State courts administrator gives notice
The longtime director of the Administrative Office of the Courts announced his resignation Thursday, after serving through the administrations of seven chief justices.
J. D. Gingerich, who has overseen the office tasked with assisting the operations of the Arkansas judiciary since 1988, will depart in mid- March to direct a new partnership between the National Center for State Courts and the University of Arkansas at Little Rock’s W. H. Bowen School of Law.
The resignation was announced in a news release from Chief Justice Dan Kemp, who also serves as the top administrator of the courts. The Administrative Office of the Courts operates on behalf of the Supreme Court.
“In his role as director, [ Gingerich] has worked with judges and court employees in every city and county in Arkansas to assist in the efficient management and operation of our state court system,” Kemp wrote. “I appreciate his service, leadership and wise counsel during his tenure.”
Kemp, the latest chief justice to serve with Gingerich, began his term on Jan. 1.

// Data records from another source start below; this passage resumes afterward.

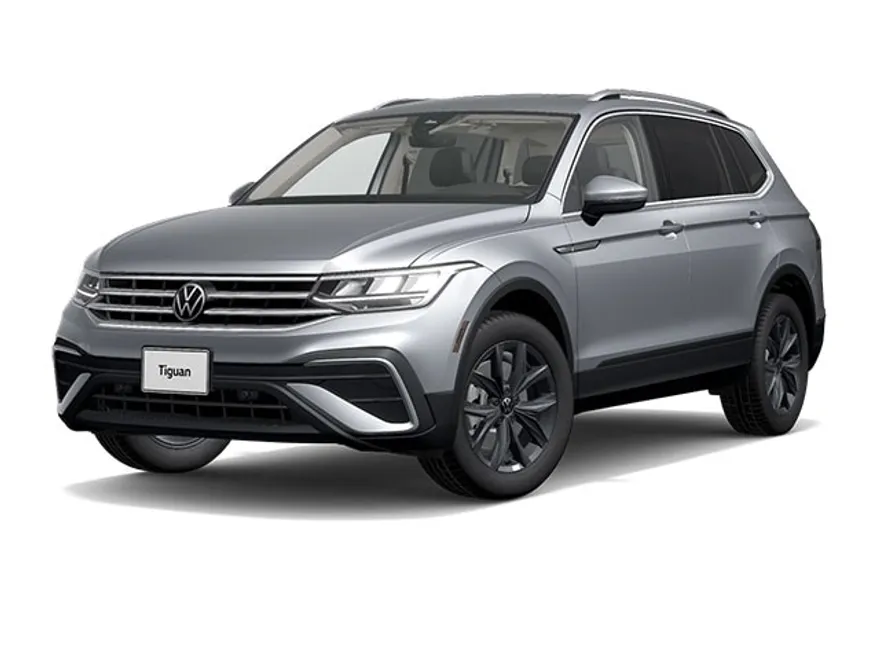 2022 Volkswagen Tiguan SE photo 1
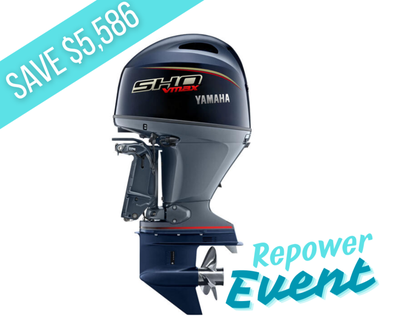 2023 Yamaha Marine Vmax Sho VF150XA / 150HP SAVE $5,586 Introducing the all-new 2.8L four-stroke VF1...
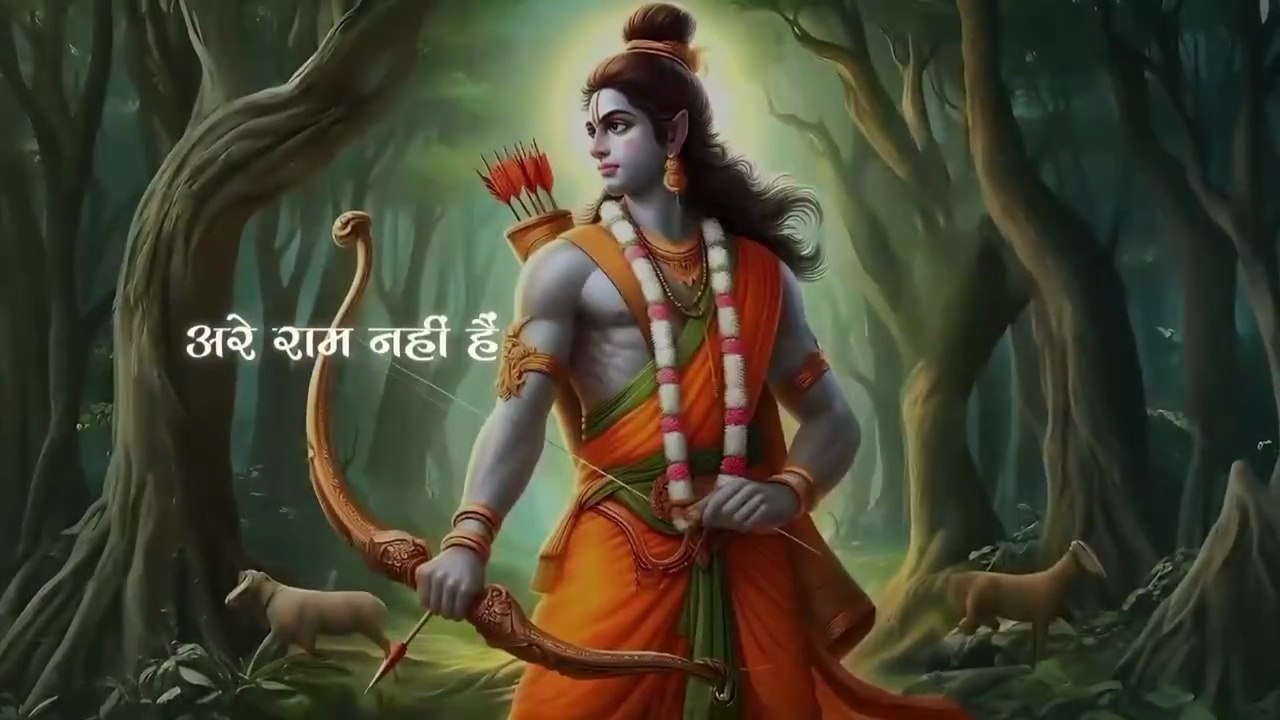 Ram Na Kshatriyon Ke, Krishna Na Sirf Yadavon Ke | Ye Shri Vishnu Ke Avtaar Hain 🙏🕉️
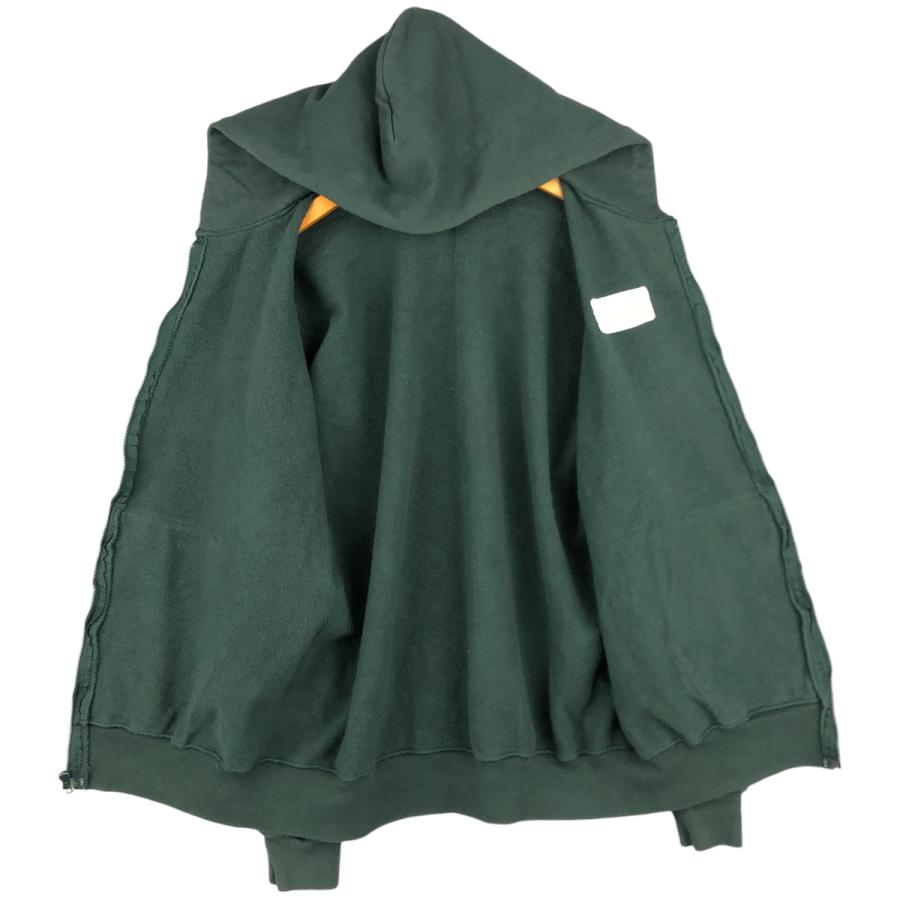 古着 90年代 チャンピオン Champion AUTHENTIC ATHLETICWEAR スウェットフルジップパーカー USA製 メンズXL相当 ヴィンテージ/eaa604093 Champion（チャンピオン） 古着 90年代 Champion AUTHENTIC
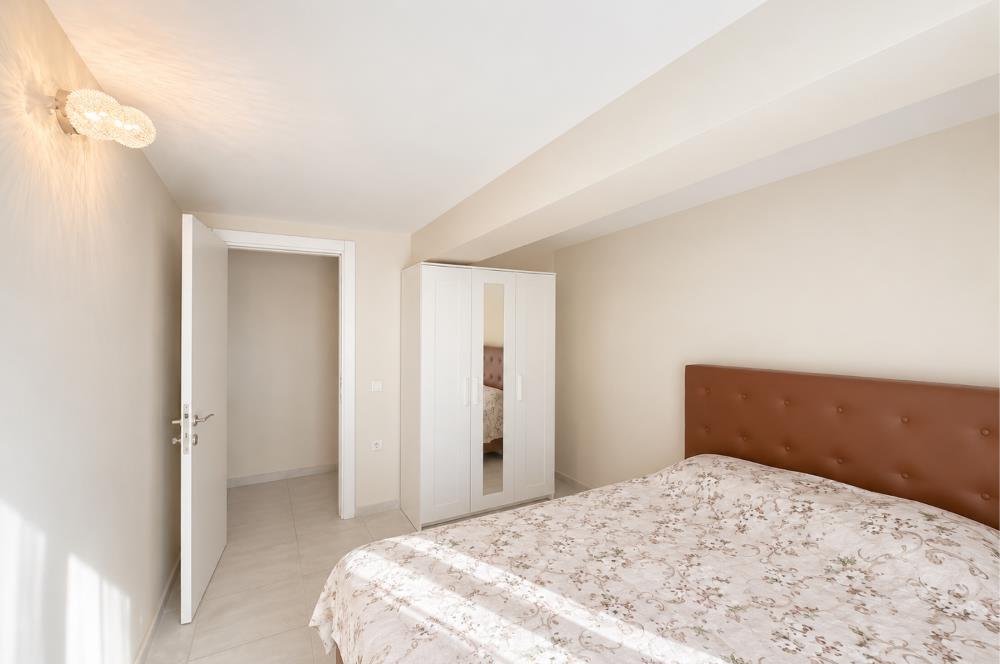 Bodrum Yalıkavak kiralık 2+1 Deniz Manzaralı Daire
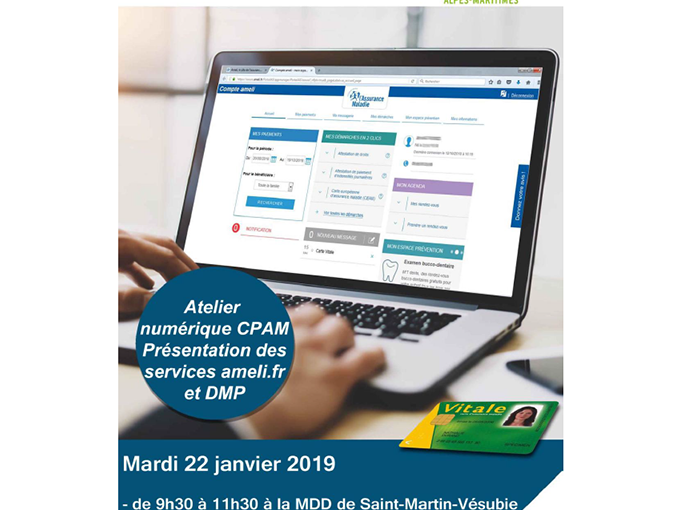 Ateliers numériques (…)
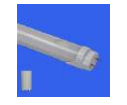 LED tube multi-range voltage, white colour 840 with dummy starter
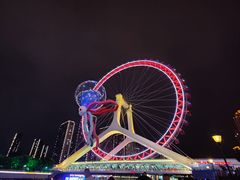 -天津之眼摩天轮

The director of the Administrative Office of the Courts is nominated by the chief justice, subject to the approval of the seven-member Supreme Court and the Judicial Council, according to state law.
Kemp later said in a phone call with a reporter that he has not begun to consider whom he will nominate to fill the position.
Gingerich said Thursday he had originally planned to leave the position upon the retirement of former Chief Justice Jim Hannah. However, Hannah left the court for health reasons in September 2015, before the election of a new chief justice last year, and Gingerich said he decided to stay on during the transition.
“I had a hard time actually saying, ‘I’m resigning,’” Gingerich said. “I had a lot of personal and professional advancement on the job.”
According to the Arkansas Democrat- Gazette database of state salaries, Gingerich’s annual salary is $114,866.
The Little Rock law school announced its partnership with the Williamsburg, Va.- based nonprofit judicial organization last fall. According to an October news release, the National Center for State Courts and the public law school will jointly fund the new director position.
The partnership “creates an opportunity for the law school to assist the NCSC in continuing to create and deliver world-class training programs for judges, judicial administrators, and to judicial leaders in other countries,” organization President Mary McQueen said in the release.
According to Kemp’s news release, Gingerich is the longest serving state-court administrator in the United States.
When he came to serve the court system nearly three decades ago, former President Bill Clinton was in the Governor’s Mansion and the chief justice of the Supreme Court was Jack Wilson Jr.